Notion Navigation Shortcuts
Notion pages branch off into sub-pages the way folders branch into subfolders, and a workspace that's been in active use for even a few months usually has far more pages than the sidebar can comfortably show at once. The shortcuts here are about moving through that structure without scrolling and clicking through nested sidebar entries one level at a time — Quick Find in particular is the shortcut most Notion users end up leaning on daily once their workspace grows past a size where scanning the sidebar visually is still realistic.

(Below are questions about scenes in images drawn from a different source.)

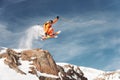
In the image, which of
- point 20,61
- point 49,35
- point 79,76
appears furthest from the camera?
point 79,76

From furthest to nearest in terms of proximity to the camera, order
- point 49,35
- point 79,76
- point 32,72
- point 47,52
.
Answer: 1. point 79,76
2. point 47,52
3. point 32,72
4. point 49,35

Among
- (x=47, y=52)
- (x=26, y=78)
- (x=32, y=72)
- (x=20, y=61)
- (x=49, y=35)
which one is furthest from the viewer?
(x=47, y=52)

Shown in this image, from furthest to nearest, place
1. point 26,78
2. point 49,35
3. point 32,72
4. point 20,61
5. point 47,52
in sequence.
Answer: point 47,52, point 20,61, point 32,72, point 26,78, point 49,35

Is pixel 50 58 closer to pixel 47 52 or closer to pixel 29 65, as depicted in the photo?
pixel 47 52

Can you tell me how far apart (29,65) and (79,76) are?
154 feet

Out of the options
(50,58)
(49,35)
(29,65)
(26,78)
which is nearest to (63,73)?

| Action | Windows | Mac | Description |
|---|---|---|---|
| Open Quick Find / search | Ctrl+P | Cmd+P | Fuzzy-matches against every page title in the workspace as you type, which beats manually drilling down through nested sidebar entries when you already know roughly what the page is called. |
| Create new page | Ctrl+N | Cmd+N | Creates a new blank page at the top level of your workspace, distinct from creating a sub-page nested within an existing page. |
| Navigate back | Ctrl+[ | Cmd+[ | Returns to the previously viewed page, building a back/forward history similar to a web browser as you click through linked pages. |
| Navigate forward | Ctrl+] | Cmd+] | Moves forward through the same back/forward page history built by clicking through linked pages, the counterpart to navigating back and only active once you've gone back at least once. |
| Toggle sidebar visibility | Ctrl+\ | Cmd+\ | Collapses or restores the left sidebar entirely, useful for reclaiming horizontal space while writing on a smaller screen or when presenting a page to someone else without the workspace navigation visible. |
| Open current page in new window | Ctrl+Shift+N | Cmd+Shift+N | Pops the current page out into its own separate window, useful for referencing one page's content side-by-side with another rather than flipping back and forth in a single window. |
Ctrl+P (Cmd+P on Mac) opens Quick Find, a fuzzy-search box that matches against every page title in the workspace as you type, including pages nested many levels deep that would otherwise require expanding several sidebar entries to even see. This is the single fastest way to reach a specific page once you know roughly what it's called, and it beats manual sidebar navigation by a wide margin the moment a workspace has more than a couple dozen pages spread across multiple top-level sections.
Ctrl+N creates a brand-new blank page at the top level of the current workspace, which is a meaningfully different action from creating a sub-page nested inside whatever page you're currently viewing — the shortcut always creates at the top level regardless of where your cursor was, so if you specifically want a nested sub-page, typing /page within the parent page (or using the sidebar's own add-sub-page control) is the more direct route.
Back and forward navigation (Ctrl+[ and Ctrl+]) build a browsing history exactly like a web browser as you click through linked pages, mentions, and database records. This matters more in Notion than it might in a simpler app because Notion pages frequently link to each other extensively — a project page might link out to a meeting notes page, which links to an individual task's own page, and being able to retrace that path backward without re-navigating the sidebar from scratch saves real time during any kind of research or cross-referencing work.
Toggling the sidebar (Ctrl+\) hides the entire left navigation panel, reclaiming the full window width for the page content itself — genuinely useful on a smaller laptop screen while writing a long document, or when sharing your screen and you'd rather not expose the rest of your workspace's page structure to whoever's watching.
Opening the current page in a new window (Ctrl+Shift+N) is specifically useful for side-by-side reference: rather than flipping back and forth between two pages in the same window, popping one out into its own window lets you view a source document and the page you're actively writing simultaneously, which matters a lot when you're synthesizing notes from one page into another.
One navigation habit worth building early: Notion's back/forward history is scoped to Notion's own internal navigation, not to arbitrary external links you might click within a page — an outbound link to an external website opens in your default browser rather than adding a step to Notion's own back/forward chain, so returning to Notion after following an external link just requires switching windows or tabs rather than pressing Notion's back shortcut, which wouldn't have registered that external hop at all.
Worth noting how these navigation shortcuts interact with Notion's own page-permalinks system: every page has a stable URL you can copy (via the ••• menu, Copy Link), and pasting that URL into another page automatically renders it as a clickable mention rather than a raw text link — that mention becomes part of the same back/forward navigation chain as the sidebar, so clicking a page mention embedded deep inside another page's content and then pressing Ctrl+[ takes you right back to wherever you clicked it from, exactly the way clicking a sidebar entry would. This matters because a lot of real Notion navigation happens through in-content mentions and links rather than the sidebar at all, once a workspace has been cross-referenced for a while — a well-organized team wiki, for instance, might have a home page that's mostly a curated list of links to other pages, and jumping through that list relies on the exact same back/forward mechanics as jumping through the sidebar tree, just triggered from within a page's body text instead.